* _MATERIAL FOR THE TASK_

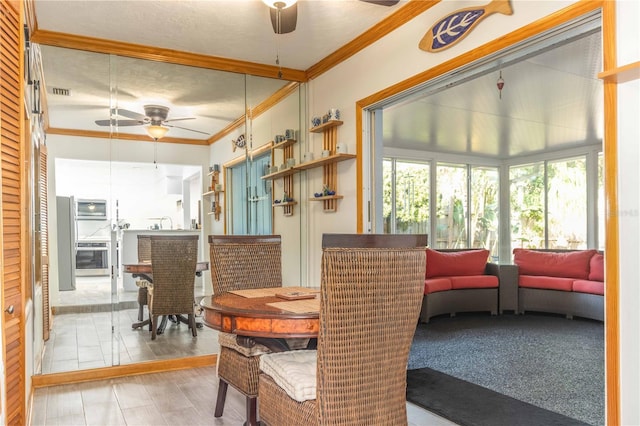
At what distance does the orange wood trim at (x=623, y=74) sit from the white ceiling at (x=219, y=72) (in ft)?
5.29

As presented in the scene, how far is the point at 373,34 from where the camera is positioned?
11.7ft

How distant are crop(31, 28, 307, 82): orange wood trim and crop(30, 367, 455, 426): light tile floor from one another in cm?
263

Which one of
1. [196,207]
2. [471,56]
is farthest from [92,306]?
[471,56]

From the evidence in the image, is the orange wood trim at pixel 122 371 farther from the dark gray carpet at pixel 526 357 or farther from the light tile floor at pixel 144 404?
the dark gray carpet at pixel 526 357

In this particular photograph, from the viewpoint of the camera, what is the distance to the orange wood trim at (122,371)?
11.4ft

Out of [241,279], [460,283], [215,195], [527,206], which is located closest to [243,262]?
[241,279]

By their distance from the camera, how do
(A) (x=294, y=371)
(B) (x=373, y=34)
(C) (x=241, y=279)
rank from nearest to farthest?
(A) (x=294, y=371) < (C) (x=241, y=279) < (B) (x=373, y=34)

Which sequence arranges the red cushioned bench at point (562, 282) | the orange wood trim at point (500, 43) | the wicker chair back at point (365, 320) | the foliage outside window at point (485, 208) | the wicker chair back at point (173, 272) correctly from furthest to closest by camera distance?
the foliage outside window at point (485, 208)
the red cushioned bench at point (562, 282)
the wicker chair back at point (173, 272)
the orange wood trim at point (500, 43)
the wicker chair back at point (365, 320)

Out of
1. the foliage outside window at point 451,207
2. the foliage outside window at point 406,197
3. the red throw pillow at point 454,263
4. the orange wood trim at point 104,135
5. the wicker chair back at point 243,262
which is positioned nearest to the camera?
the wicker chair back at point 243,262

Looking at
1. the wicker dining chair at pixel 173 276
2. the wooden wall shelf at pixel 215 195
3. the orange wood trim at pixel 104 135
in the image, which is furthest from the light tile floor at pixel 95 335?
the orange wood trim at pixel 104 135

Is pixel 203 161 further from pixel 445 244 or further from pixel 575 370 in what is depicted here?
pixel 445 244

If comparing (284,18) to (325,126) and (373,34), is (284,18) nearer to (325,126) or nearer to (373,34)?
(373,34)

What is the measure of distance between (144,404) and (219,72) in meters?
2.83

* _EXERCISE OBJECTIVE_
Please extract every line of text in the material above, unchanged and in order, and leave the pictures out.

* _RESPONSE TO THE EXERCISE_
At what distance does the orange wood trim at (x=623, y=74) sit from the white ceiling at (x=219, y=72) (in ft)?
5.29

As presented in the scene, how far is the point at 373,34 from where the camera is positioned?
11.7ft

How distant are crop(31, 28, 307, 82): orange wood trim and crop(30, 367, 455, 426): light tile floor from one another in cm?
263

Which one of
1. [196,207]
2. [471,56]
is farthest from [92,306]?
[471,56]

From the evidence in the image, is the orange wood trim at pixel 122 371 farther from the dark gray carpet at pixel 526 357 or farther from the light tile floor at pixel 144 404?
the dark gray carpet at pixel 526 357

In this particular photograph, from the viewpoint of the camera, what is the distance to the orange wood trim at (122,371)?
11.4ft

Out of [241,279], [460,283], [215,195], [527,206], which is located closest to [243,262]?
[241,279]

By their distance from the camera, how do
(A) (x=294, y=371)
(B) (x=373, y=34)
(C) (x=241, y=279)
rank from nearest to farthest?
(A) (x=294, y=371) < (C) (x=241, y=279) < (B) (x=373, y=34)

Which sequence arranges the red cushioned bench at point (562, 282) | the orange wood trim at point (500, 43) | the wicker chair back at point (365, 320) | the foliage outside window at point (485, 208) | the wicker chair back at point (173, 272) correctly from furthest to closest by camera distance?
the foliage outside window at point (485, 208)
the red cushioned bench at point (562, 282)
the wicker chair back at point (173, 272)
the orange wood trim at point (500, 43)
the wicker chair back at point (365, 320)

Out of
1. the foliage outside window at point 451,207
2. the foliage outside window at point 406,197
3. the red throw pillow at point 454,263
4. the orange wood trim at point 104,135
5. the wicker chair back at point 243,262
which is positioned nearest to the camera?
the wicker chair back at point 243,262

Looking at
1. the wicker dining chair at pixel 173 276
2. the wooden wall shelf at pixel 215 195
3. the orange wood trim at pixel 104 135
in the image, which is furthest from the light tile floor at pixel 95 335?
the orange wood trim at pixel 104 135

Is pixel 203 161 further from pixel 445 244 or further from pixel 575 370 in what is depicted here?
pixel 445 244

If comparing (284,18) to (325,126) and (373,34), is (284,18) nearer to (325,126) or nearer to (373,34)?
(373,34)

What is the measure of distance between (144,404) and (219,72) in meters?
2.83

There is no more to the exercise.